Located at 140 Cecil Street, PIL Building was completed nearly four decades ago and substantially revamped in 2011.
PHOTO: GOOGLE MAPS
Upated from : The Business Times, 21 July 2020
PIL Building in Cecil Street – ultimately fully owned by the same entity that controls struggling Pacific International Lines (PIL) – has been quietly put on the market through an expression of interest (EOI) exercise that closed last Friday.
The exercise has drawn strong response; according to the grapevine, interest from eight parties was received.
The guide price for PIL Building has been set at S$350 million, which reflects about S$3,265 per square foot based on the existing net lettable area of nearly 107,200 sq ft.
Cushman & Wakefield, which is understood to have conducted the EOI, could not be reached for comment. PIL’s executive chairman and managing director, Teo Siong Seng (better known as SS Teo), declined to comment when contacted.
Located at 140 Cecil Street, the building was completed nearly four decades ago and substantially revamped in 2011.
The 17-storey office building stands on three plots of land totalling 1,812 square metres (19,504 sq ft). The biggest plot of nearly 1,392 sq metres has freehold tenure. It is flanked by two smaller land strips of about 142 sq m and 278 sq m on 99-year leasehold tenures starting from May 1977, reflecting balance terms of nearly 56 years.
PIL Building’s existing gross floor area (GFA) of 147,315 sq ft can be increased by slightly more than 71,000 sq ft before it reaches the allowable 218,447 sq ft – based on the 11.2 plot ratio stipulated for this commercial-zoned site under the Urban Redevelopment Authority’s Master Plan 2019
Back-of-the-envelope calculations by some property consultants suggest that a development charge/differential premium of about S$80 million would be payable to the state for the rights to tap the 71,000 sq ft unutilised GFA; this does not include the lease extension premium that would be payable if the authorities agree to top up the leases for the two smaller plots to 99 years.
Beyond that, some observers suggest that it may be possible for the building to qualify for a further 25 to 30 per cent GFA under the URA’s CBD Incentive Scheme unveiled last year. This is provided the URA waives the minimum plot size requirement of 2,000 sq m for a non-corner site in this part of the old CBD.
The scheme aims to spur owners of older, predominantly office buildings in some parts of the central business district to redevelop their properties into mixed-use projects. By promoting a wider diversity of uses – for example, having more residences and hotels – the scheme seeks to inject a live-in population into the CBD and liven up the district in the evenings and on weekends.
Assuming the property is sold, the PIL group of companies, which occupies some space in the Cecil Street building, is expected to lease back the space in the short term.
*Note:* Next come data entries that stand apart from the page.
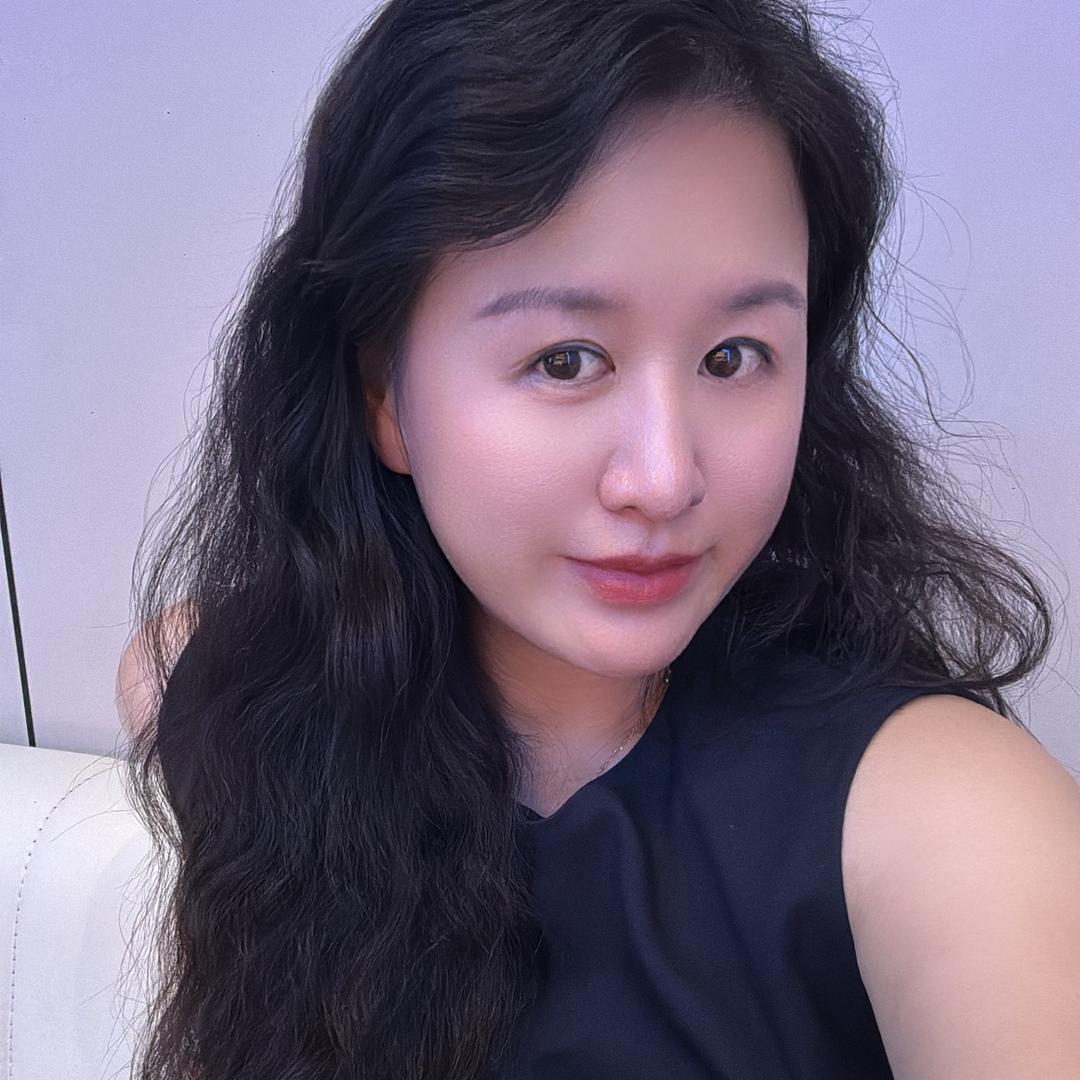 连州新盟利瓷砖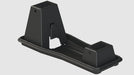 Unirac EcoFoot5D ES10490-US 5 Degree Landscape Ballast Base Domestic Content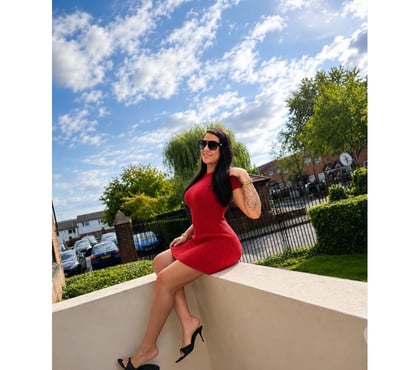 Escorts and Massages Manchester City Centre Manchester - Photos for Bianca (Your Best Brazilian Experience)
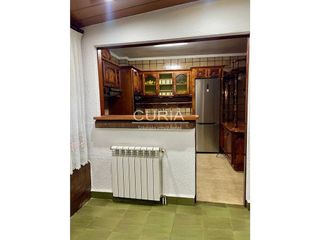 Casa en venta en Alpicat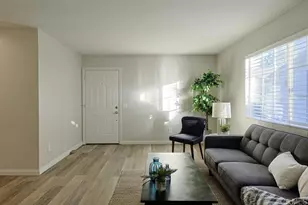 255 S 2nd St, El Cajon, CA 92019 - Photo 15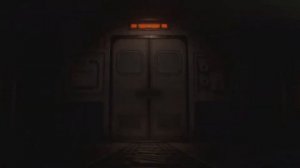 RESIDENT EVIL 2 REMAKE - все концовки (финалы) на русском + секретная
PIL Building is owned by PIL Realty, a fully-owned subsidiary of PIL Enterprises, which in turn is wholly-owned by PIL Holdings.
PIL Holdings is also the sole owner of the container shipping line PIL. In early-April 2018, PIL founding chairman, Teo Woon Tiong (alias Chang Yun Chung or YC Chang), stepped down from the company’s board – passing the baton to his son SS Teo. (Teo and Chang are the same surname in Chinese, Zhang).
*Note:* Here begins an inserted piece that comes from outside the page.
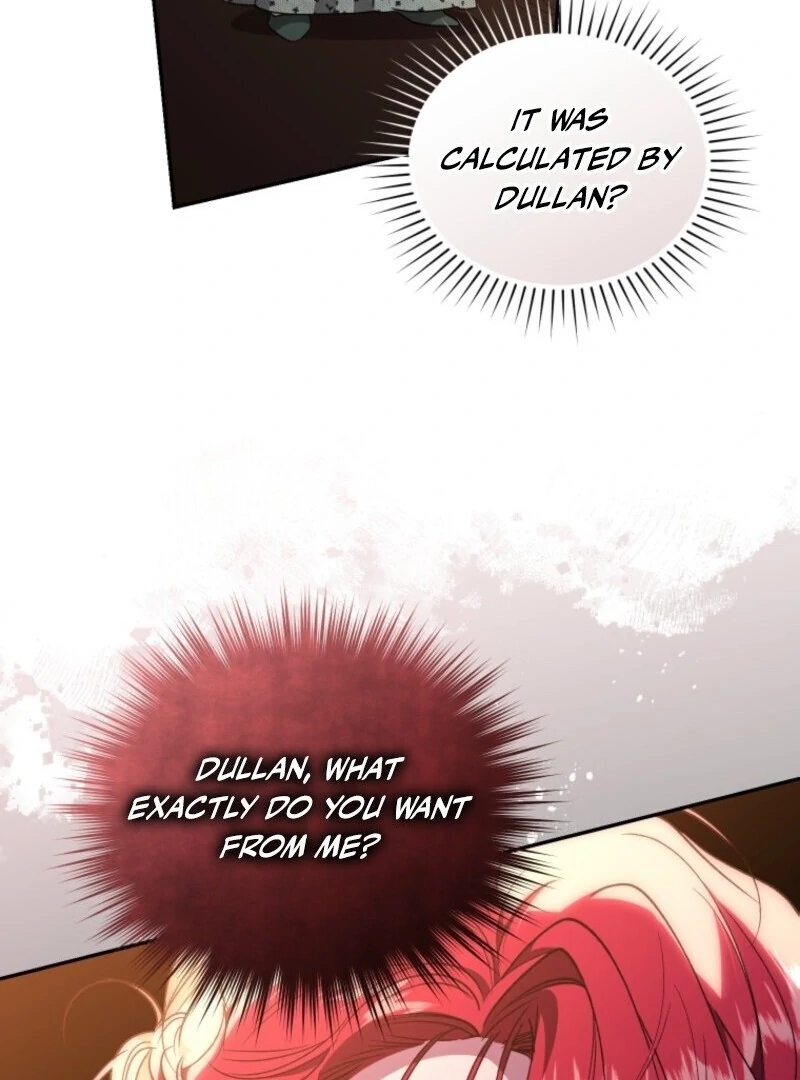 Resetting Lady Chapter 114 - Page 60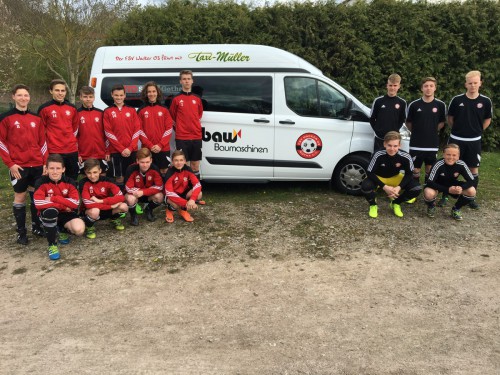 ... mit einem Taxi nach Paris...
PIL, which is the world’s 10th largest container shipping line, is in the process of being rescued by a consortium led by Temasek Holdings unit Heliconia Capital Management.
In May this year, PIL confirmed that it had entered into a six-month exclusivity agreement with Heliconia in relation to a potential investment.
Mr Teo recently stepped down as chairman of the Singapore Business Federation after serving the maximum of three terms totalling six years.